Pero la palma de mi mano significa también un límite. Es un llamado al otro para que no traspase la frontera de mi dignidad. Es, en un sentido amplio, una advertencia para todo aquel que intente usar su poder para imponerme su voluntad. Con mi mano le digo a ese otro —sea persona, organización o gobierno— que no tiene derecho alguno para limitar mi libertad, para negar mi humanidad. Esta es la base de toda rebeldía. Ser rebelde es luchar contra el poder y no intentar tomarlo para transformarlo, como los revolucionarios creen poder hacer. Ser rebelde es defender la dignidad de la persona de carne y hueso —empezando por la de uno mismo— y no la de la humanidad en abstracto. La rebeldía surge, casi siempre de manera inesperada, cuando se abre una brecha entre los valores humanos más profundos y los de un régimen que se dirige “a paso de vencedores” —o a cualquier otro ritmo— hacia un lugar diferente. Mi mano dice entonces al otro, al poderoso o al que intenta serlo: “¡Alto! ¡Ya basta!”.IV.
Por último, una mano con su palma blanqueada apela simbólicamente a la pureza. En nuestro contexto eso significa, fundamentalmente, apostar al rescate de la ética en los asuntos públicos. Son muchos los que se han resignado a la idea de que la política —entendida en su sentido amplio y no solo como actividad partidista— conduce necesariamente a conductas inmorales. Así, de acuerdo a esa perspectiva, la mentira, el engaño, la manipulación o la corrupción serían rasgos inseparables de la política y de los políticos. Esta convicción ha hecho que muchas personas de espíritu puro —especialmente muchos jóvenes— hayan evitado involucrarse en los temas públicos. El resultado práctico de esta convicción es un lamentable círculo vicioso: las personas con menos escrúpulos han encontrado en la actividad política un espacio abierto para su degradante conducta, conducta que ratifica el juicio que de dicha actividad hacen las personas que se inhiben de participar en ella. La mano blanqueada es símbolo de quienes pensamos de otra manera y no asumimos, de manera fatalista, que la política solo puede sacar lo peor de nosotros. Al contrario, la política puede —y debe— ser una de las actividades humanas más nobles. A fin de cuentas ¿no es una actividad enaltecedora de lo humano el dedicar la vida a cuidar del bienestar común? La política sólo será redimida si nos convencemos de que ella es compatible con la verdad, la honestidad, la sinceridad, la honradez. Sólo así ocurrirá que muchas personas decentes, con nuestras manos blanqueadas, corramos el riesgo de participar en la esfera de lo público. V.
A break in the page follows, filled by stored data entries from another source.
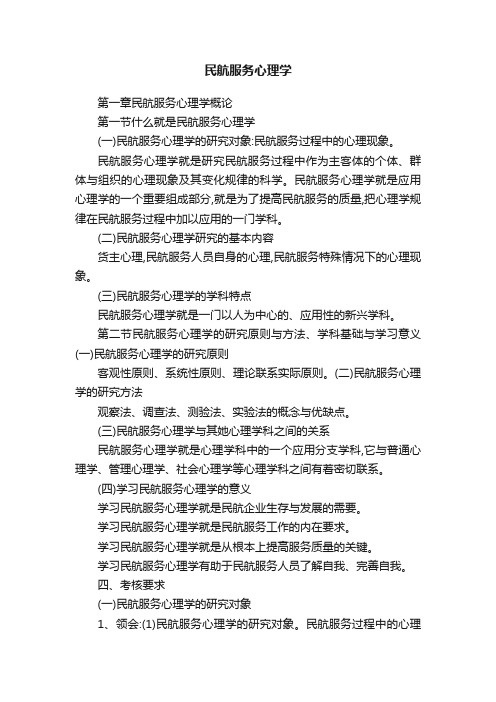 民航服务心理学

第一章民航服务心理学概论

第一节什么就是民航服务心理学

(一)民航服务心理学的研究对象:民航服务过程中的心理现象。

民航服务心理学就是研究民航服务过程中作为主客体的个体、群体与组织的心理现象及其变化规律的科学。民航服务心理学就是应用心理学的一个重要组成部分,就是为了提高民航服务的质量,把心理学规律在民航服务过程中加以应用的一门学科。

(二)民航服务心理学研究的基本内容

货主心理,民航服务人员自身的心理,民航服务特殊情况下的心理现象。

(三)民航服务心理学的学科特点

民航服务心理学就是一门以人为中心的、应用性的新兴学科。

第二节民航服务心理学的研究原则与方法、学科基础与学习意义(一)民航服务心理学的研究原则

客观性原则、系统性原则、理论联系实际原则。(二)民航服务心理学的研究方法

观察法、调查法、测验法、实验法的概念与优缺点。

(三)民航服务心理学与其她心理学科之间的关系

民航服务心理学就是心理学科中的一个应用分支学科,它与普通心理学、管理心理学、社会心理学等心理学科之间有着密切联系。

(四)学习民航服务心理学的意义

学习民航服务心理学就是民航企业生存与发展的需要。

学习民航服务心理学就是民航服务工作的内在要求。

学习民航服务心理学就是从根本上提高服务质量的关键。

学习民航服务心理学有助于民航服务人员了解自我、完善自我。

四、考核要求

(一)民航服务心理学的研究对象

1、领会:(1)民航服务心理学的研究对象。民航服务过程中的心理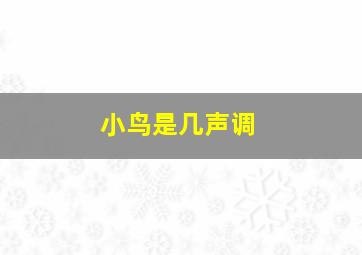 小鸟是几声调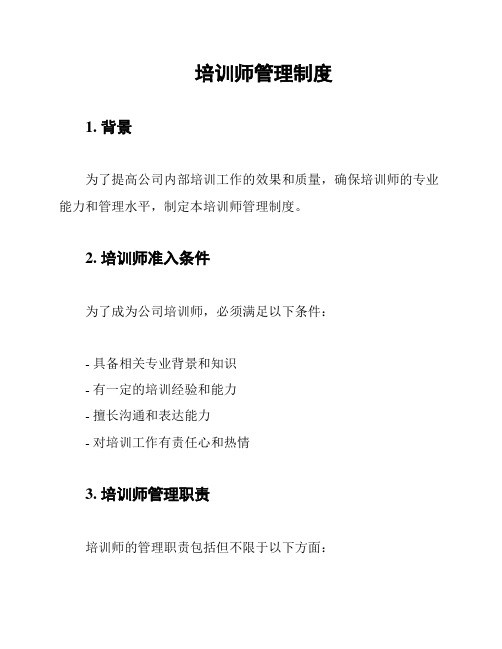 培训师管理制度

1. 背景

为了提高公司内部培训工作的效果和质量，确保培训师的专业能力和管理水平，制定本培训师管理制度。

2. 培训师准入条件

为了成为公司培训师，必须满足以下条件：

- 具备相关专业背景和知识
- 有一定的培训经验和能力
- 擅长沟通和表达能力
- 对培训工作有责任心和热情

3. 培训师管理职责

培训师的管理职责包括但不限于以下方面：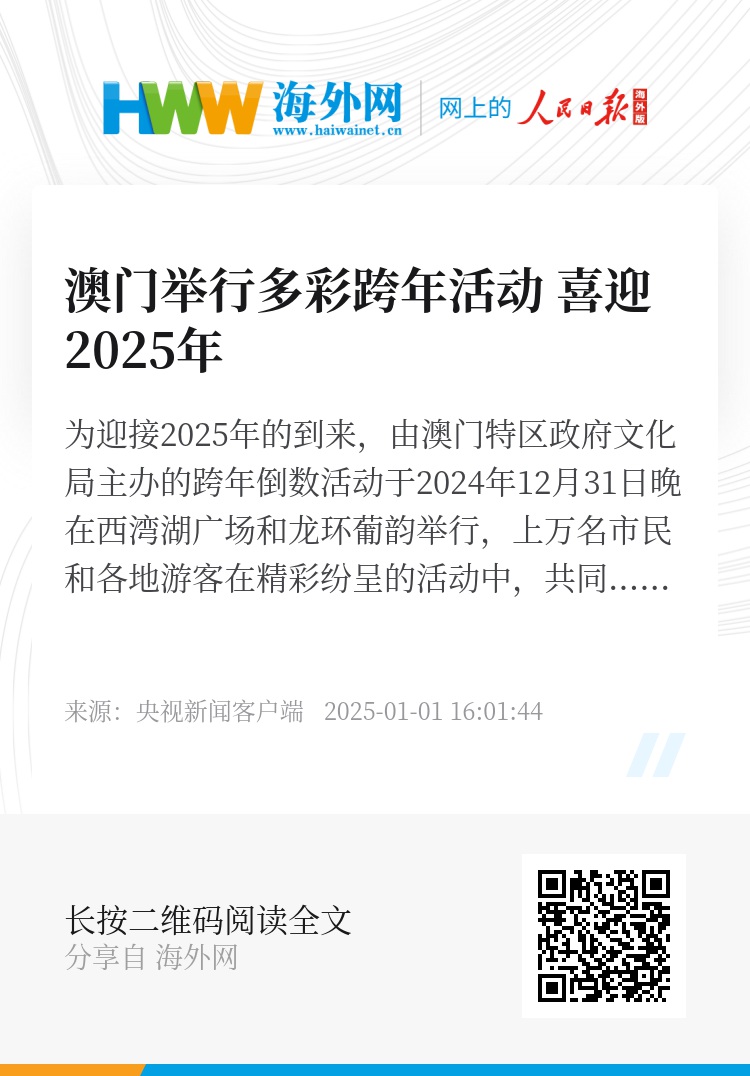 HWW 海外网
www.haiwainet.cn
网上的 人民日报 海外版

澳门举行多彩跨年活动 喜迎2025年

为迎接2025年的到来，由澳门特区政府文化局主办的跨年倒数活动于2024年12月31日晚在西湾湖广场和龙环葡韵举行，上万名市民和各地游客在精彩纷呈的活动中，共同……

来源：央视新闻客户端 2025-01-01 16:01:44

长按二维码阅读全文
分享自 海外网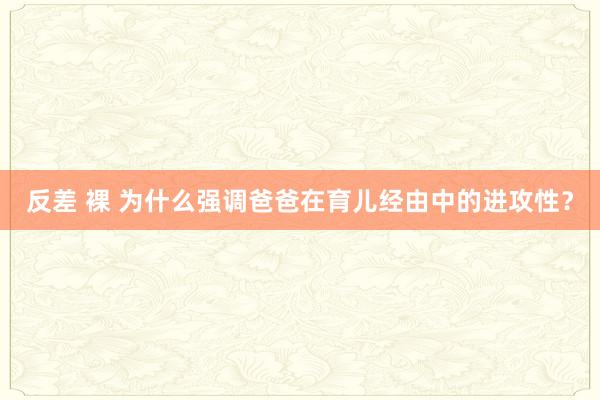 反差 裸 为什么强调爸爸在育儿经由中的进攻性？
En definitiva, la huella que deja una mano pintada de blanco resume la visión de un mundo deseable. Un mundo sin exclusiones, en el cual toda persona sea reconocida en su dignidad, en el que estemos dispuestos a convivir pacíficamente, en el cual nadie posea el poder para dominar a nadie, en el que la decencia ciudadana sea la norma. Esta es la utopía de una sociedad de verdaderos ciudadanos, de una nación de hombres y mujeres con oportunidades para elegir, de un pueblo libre. La huella que deja una mano pintada de blanco es, sin duda alguna, mucho más que un logo.